▸ **WHAT TO DO**
Go to the line that contains "industrial temperature Range". Restate that line and each one after it exactly, through the end of the records, without pictures.

▸ **DATA SECTION**
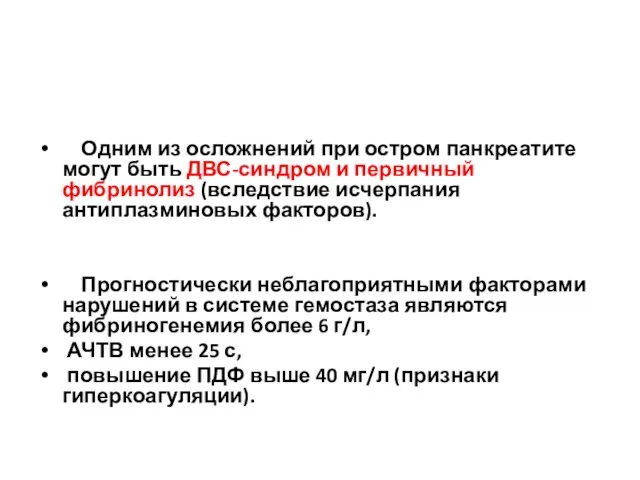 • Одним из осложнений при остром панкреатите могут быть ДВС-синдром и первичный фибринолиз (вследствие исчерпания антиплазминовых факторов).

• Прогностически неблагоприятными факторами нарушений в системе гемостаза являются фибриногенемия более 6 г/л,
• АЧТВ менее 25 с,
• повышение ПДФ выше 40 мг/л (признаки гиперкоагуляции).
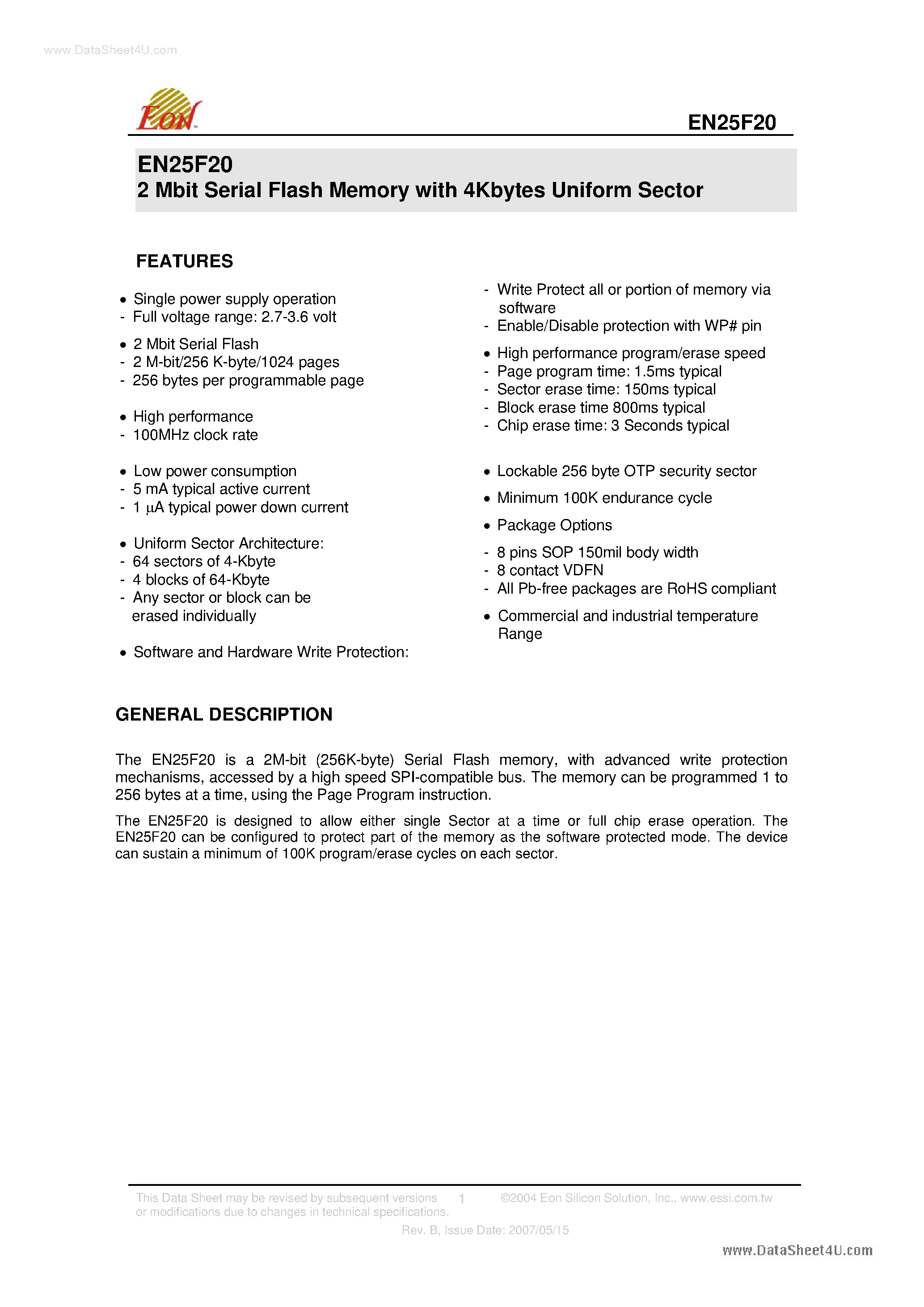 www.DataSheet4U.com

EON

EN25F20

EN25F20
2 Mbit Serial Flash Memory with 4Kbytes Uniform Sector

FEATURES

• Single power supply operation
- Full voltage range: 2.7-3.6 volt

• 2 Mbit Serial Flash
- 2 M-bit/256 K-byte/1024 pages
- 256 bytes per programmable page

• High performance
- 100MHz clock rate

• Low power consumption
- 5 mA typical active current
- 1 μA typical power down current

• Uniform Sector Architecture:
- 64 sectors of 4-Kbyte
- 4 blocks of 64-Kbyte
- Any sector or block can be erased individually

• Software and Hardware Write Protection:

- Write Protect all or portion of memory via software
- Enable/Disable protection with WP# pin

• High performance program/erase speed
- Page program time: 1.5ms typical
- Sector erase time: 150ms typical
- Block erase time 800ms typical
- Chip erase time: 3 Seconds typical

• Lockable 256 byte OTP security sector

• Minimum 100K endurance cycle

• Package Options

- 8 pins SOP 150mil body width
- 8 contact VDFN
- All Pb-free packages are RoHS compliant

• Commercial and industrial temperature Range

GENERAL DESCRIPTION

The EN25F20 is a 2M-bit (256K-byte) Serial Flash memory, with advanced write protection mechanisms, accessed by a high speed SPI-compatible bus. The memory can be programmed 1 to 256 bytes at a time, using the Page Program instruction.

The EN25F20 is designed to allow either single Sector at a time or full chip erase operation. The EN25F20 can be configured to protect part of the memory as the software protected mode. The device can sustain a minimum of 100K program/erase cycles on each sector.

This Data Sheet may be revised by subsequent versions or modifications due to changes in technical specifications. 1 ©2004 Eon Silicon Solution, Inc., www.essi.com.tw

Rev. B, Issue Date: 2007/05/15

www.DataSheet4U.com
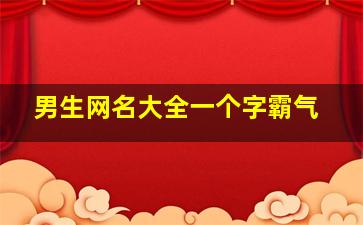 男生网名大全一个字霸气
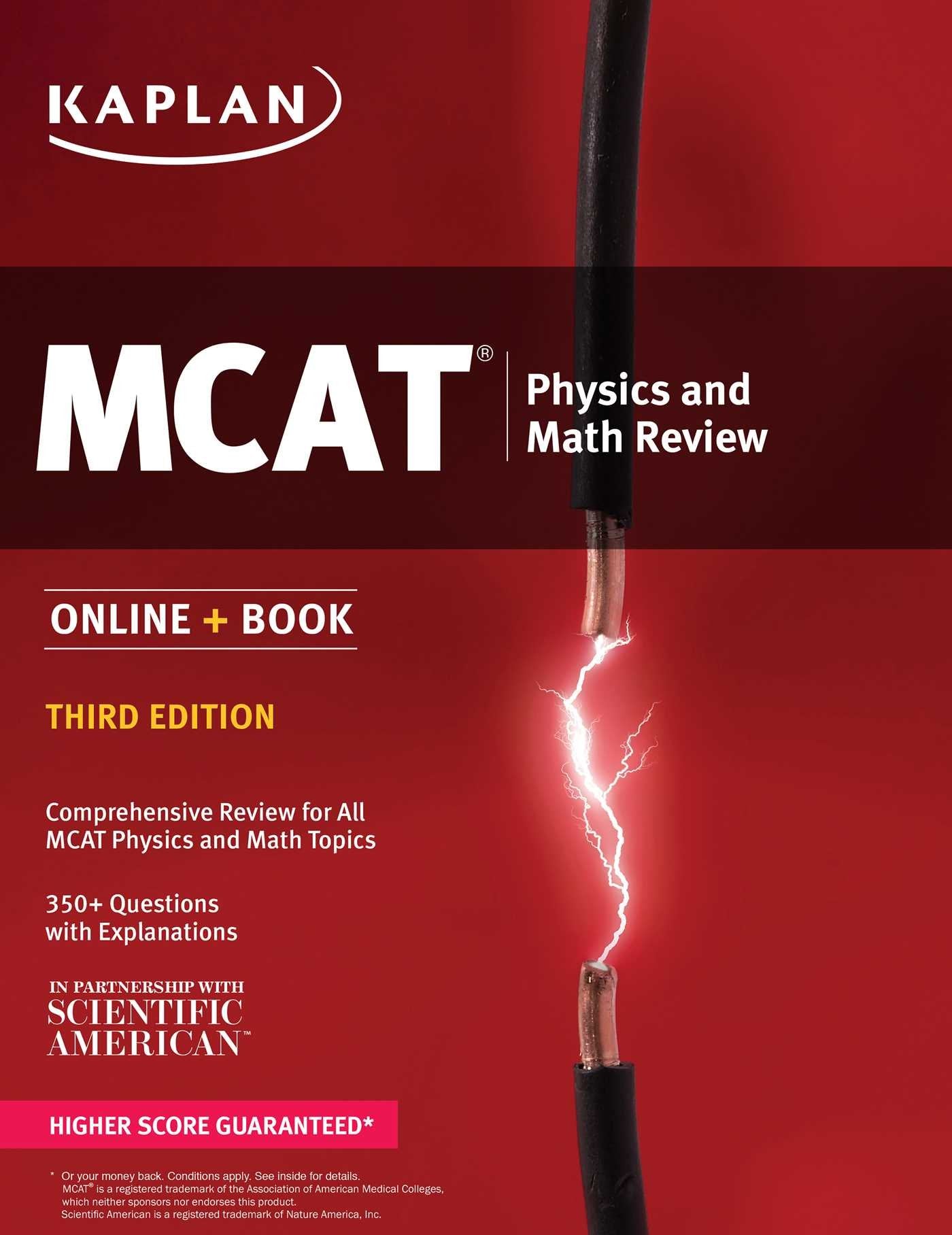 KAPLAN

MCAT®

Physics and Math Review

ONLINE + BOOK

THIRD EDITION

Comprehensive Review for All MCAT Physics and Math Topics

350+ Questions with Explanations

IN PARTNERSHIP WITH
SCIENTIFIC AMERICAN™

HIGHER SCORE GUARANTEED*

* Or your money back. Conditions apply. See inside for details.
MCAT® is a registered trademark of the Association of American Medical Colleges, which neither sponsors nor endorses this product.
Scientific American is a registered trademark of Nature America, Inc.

▸ **RESULT**
• Commercial and industrial temperature Range

GENERAL DESCRIPTION

The EN25F20 is a 2M-bit (256K-byte) Serial Flash memory, with advanced write protection mechanisms, accessed by a high speed SPI-compatible bus. The memory can be programmed 1 to 256 bytes at a time, using the Page Program instruction.

The EN25F20 is designed to allow either single Sector at a time or full chip erase operation. The EN25F20 can be configured to protect part of the memory as the software protected mode. The device can sustain a minimum of 100K program/erase cycles on each sector.

This Data Sheet may be revised by subsequent versions or modifications due to changes in technical specifications. 1 ©2004 Eon Silicon Solution, Inc., www.essi.com.tw

Rev. B, Issue Date: 2007/05/15

www.DataSheet4U.com
 男生网名大全一个字霸气
 KAPLAN

MCAT®

Physics and Math Review

ONLINE + BOOK

THIRD EDITION

Comprehensive Review for All MCAT Physics and Math Topics

350+ Questions with Explanations

IN PARTNERSHIP WITH
SCIENTIFIC AMERICAN™

HIGHER SCORE GUARANTEED*

* Or your money back. Conditions apply. See inside for details.
MCAT® is a registered trademark of the Association of American Medical Colleges, which neither sponsors nor endorses this product.
Scientific American is a registered trademark of Nature America, Inc.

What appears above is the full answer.